Le chef de l’état, Alassane Ouattara, ne se gêne pas de parler de ses affaires privées avec le PDCI ou le RHDP dans un discours à la nation.

 

De même, l’opposition préfère aborder des problèmes secondaires, mener des débats d’arrière-cour qui de surcroît intéressent peu les ivoiriens, que de poser leurs vrais et nombreux problèmes.

 

La seule priorité de toute la classe politique semble être la question électorale. Se maintenir au pouvoir, accéder au pouvoir ou reconquérir le pouvoir. On oublie souvent qu’un peuple qui perd confiance en sa classe politique s’intéresse peu ou participe peu au processus électoral.

 

Les récentes décisions impopulaires du pouvoir Ouattara, on en parle peu ou on les évoque du bout des lèvres, sans actions concrètes et concertées.

 

En Côte d’Ivoire, on peut “brûler le feu rouge” sans s’inquiéter. Et c’est l’intolérance sur nos routes.

 

On recrute des analphabètes pour enseigner nos enfants, c’est à dire la Côte d’Ivoire de demain. Le processus de recrutement dans les secteurs sensibles tels que l’éducation et la santé est problématique et préoccupant.

Que dire des différents concours d’entrée dans l’administration ivoirienne ? À la fonction publique, même l’évolution en grade est désormais soumise à concours. Simplement pour amasser de l’argent avec la création de régis financières spéciales indépendantes et inconnues du trésor public ivoirien.

 

Des corps habillés n’hésitent pas à tuer pour des miettes. Le cas le plus récent c’est à Bloléquin où un gendarme aurait tué le jeune SIO KEHE, conducteur de moto-taxi, pour une affaire de 1000F.

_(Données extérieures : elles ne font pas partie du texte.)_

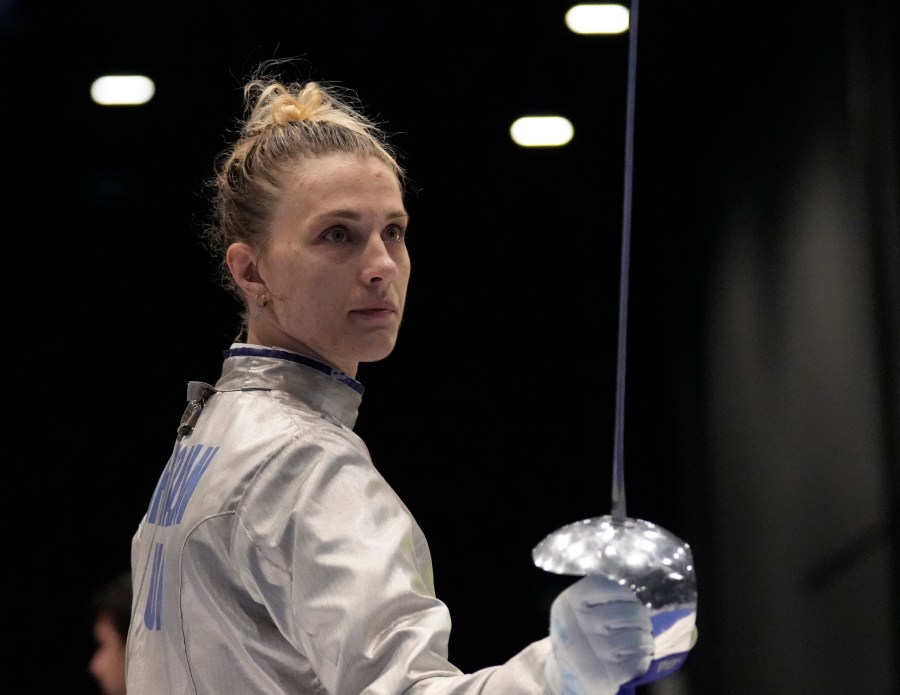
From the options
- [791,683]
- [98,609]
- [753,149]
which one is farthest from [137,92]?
[791,683]

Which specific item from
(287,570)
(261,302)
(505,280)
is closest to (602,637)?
(287,570)

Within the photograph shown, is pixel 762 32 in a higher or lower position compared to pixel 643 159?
higher

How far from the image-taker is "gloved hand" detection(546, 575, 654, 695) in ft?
2.84

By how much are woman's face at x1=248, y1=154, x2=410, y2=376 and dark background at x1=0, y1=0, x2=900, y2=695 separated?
1.72m

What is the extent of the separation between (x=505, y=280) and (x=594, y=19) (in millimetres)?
670

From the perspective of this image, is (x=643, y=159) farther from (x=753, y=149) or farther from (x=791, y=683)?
(x=791, y=683)

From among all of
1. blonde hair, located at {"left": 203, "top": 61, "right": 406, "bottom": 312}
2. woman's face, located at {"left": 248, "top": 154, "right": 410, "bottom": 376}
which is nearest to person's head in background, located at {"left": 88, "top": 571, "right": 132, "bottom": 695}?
blonde hair, located at {"left": 203, "top": 61, "right": 406, "bottom": 312}

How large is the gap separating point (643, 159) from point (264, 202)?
1.88 metres

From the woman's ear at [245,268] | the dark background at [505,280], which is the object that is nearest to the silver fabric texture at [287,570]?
the woman's ear at [245,268]

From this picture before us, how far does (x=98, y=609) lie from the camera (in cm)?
277

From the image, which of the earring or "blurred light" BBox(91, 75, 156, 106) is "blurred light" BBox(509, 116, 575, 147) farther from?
the earring

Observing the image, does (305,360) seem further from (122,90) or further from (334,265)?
(122,90)

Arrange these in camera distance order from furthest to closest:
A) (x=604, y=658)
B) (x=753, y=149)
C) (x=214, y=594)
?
(x=753, y=149) → (x=214, y=594) → (x=604, y=658)

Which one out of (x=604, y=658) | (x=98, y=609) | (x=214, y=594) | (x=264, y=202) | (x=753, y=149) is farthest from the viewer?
(x=753, y=149)
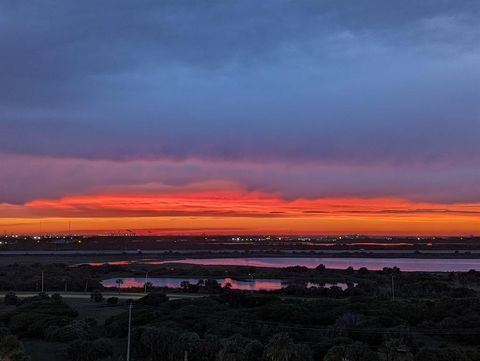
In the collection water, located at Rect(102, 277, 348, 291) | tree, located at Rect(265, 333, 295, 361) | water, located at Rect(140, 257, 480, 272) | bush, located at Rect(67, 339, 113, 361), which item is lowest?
water, located at Rect(140, 257, 480, 272)

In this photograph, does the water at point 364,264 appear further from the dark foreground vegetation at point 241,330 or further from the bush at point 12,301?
the bush at point 12,301

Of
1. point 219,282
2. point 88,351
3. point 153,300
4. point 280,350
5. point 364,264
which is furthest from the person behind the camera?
point 364,264

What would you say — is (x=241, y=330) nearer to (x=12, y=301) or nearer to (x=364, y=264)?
(x=12, y=301)

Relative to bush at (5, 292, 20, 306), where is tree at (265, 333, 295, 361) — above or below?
above

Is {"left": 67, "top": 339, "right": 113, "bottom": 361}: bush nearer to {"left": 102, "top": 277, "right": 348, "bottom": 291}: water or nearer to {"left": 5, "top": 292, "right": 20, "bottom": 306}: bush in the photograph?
{"left": 5, "top": 292, "right": 20, "bottom": 306}: bush

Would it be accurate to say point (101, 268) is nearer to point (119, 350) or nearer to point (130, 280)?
point (130, 280)

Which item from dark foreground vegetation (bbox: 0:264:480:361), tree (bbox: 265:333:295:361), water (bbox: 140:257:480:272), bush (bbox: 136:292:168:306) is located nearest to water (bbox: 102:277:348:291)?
dark foreground vegetation (bbox: 0:264:480:361)

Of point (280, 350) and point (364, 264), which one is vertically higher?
point (280, 350)

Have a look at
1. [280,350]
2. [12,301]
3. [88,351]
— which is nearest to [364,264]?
[12,301]

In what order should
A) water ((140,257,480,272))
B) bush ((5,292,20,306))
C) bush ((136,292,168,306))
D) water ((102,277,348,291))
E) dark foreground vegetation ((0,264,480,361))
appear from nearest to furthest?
dark foreground vegetation ((0,264,480,361)), bush ((136,292,168,306)), bush ((5,292,20,306)), water ((102,277,348,291)), water ((140,257,480,272))

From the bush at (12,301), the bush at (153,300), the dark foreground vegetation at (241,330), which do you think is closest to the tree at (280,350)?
the dark foreground vegetation at (241,330)

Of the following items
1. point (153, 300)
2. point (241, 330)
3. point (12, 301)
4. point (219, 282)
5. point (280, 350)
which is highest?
point (280, 350)

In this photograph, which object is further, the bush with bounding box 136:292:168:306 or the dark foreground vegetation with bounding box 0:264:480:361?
the bush with bounding box 136:292:168:306

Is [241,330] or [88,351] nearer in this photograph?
[88,351]
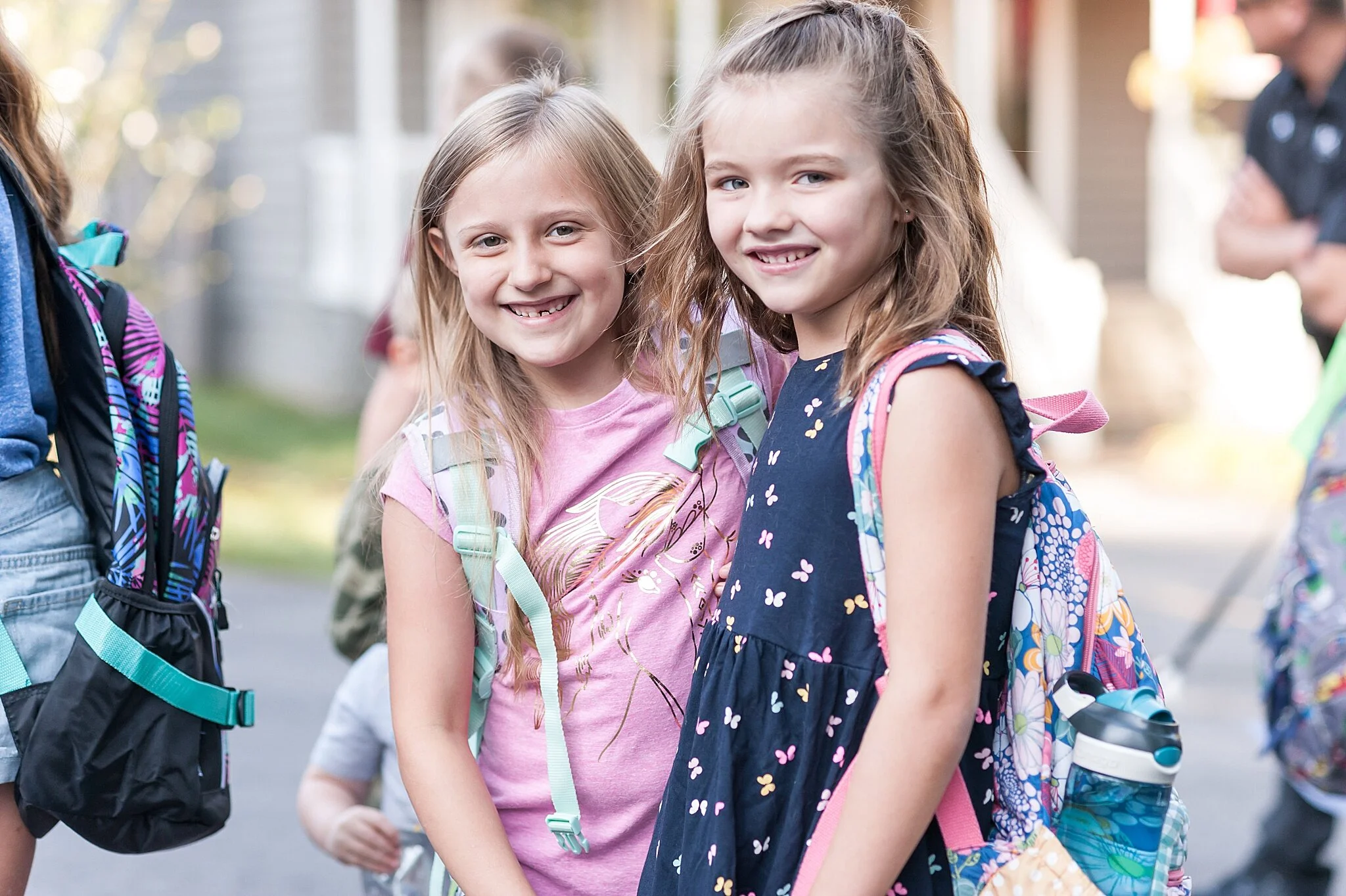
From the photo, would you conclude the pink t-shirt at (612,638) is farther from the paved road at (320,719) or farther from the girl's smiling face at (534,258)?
the paved road at (320,719)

Le champ politique s’est déplacé dans le virtuel avec des acteurs tout autant virtuels (avec avatars et pseudonymes de tout genre) qu’autodestructeurs. Le Cojep est devenu la cible privilégiée de certains, pendant que le pouvoir est seul maître du jeu politique ivoirien et fait ce qu’il veut et quand il veut, sans opposition véritable. On assiste chaque jour à des attaques entre des acteurs censés s’organiser et agir ensemble pour constituer l’alternative face à un pouvoir essoufflé et peu imaginatif.

 

À cette allure, le peuple souverain prendra un jour son destin en main et il ne fera pas de tri.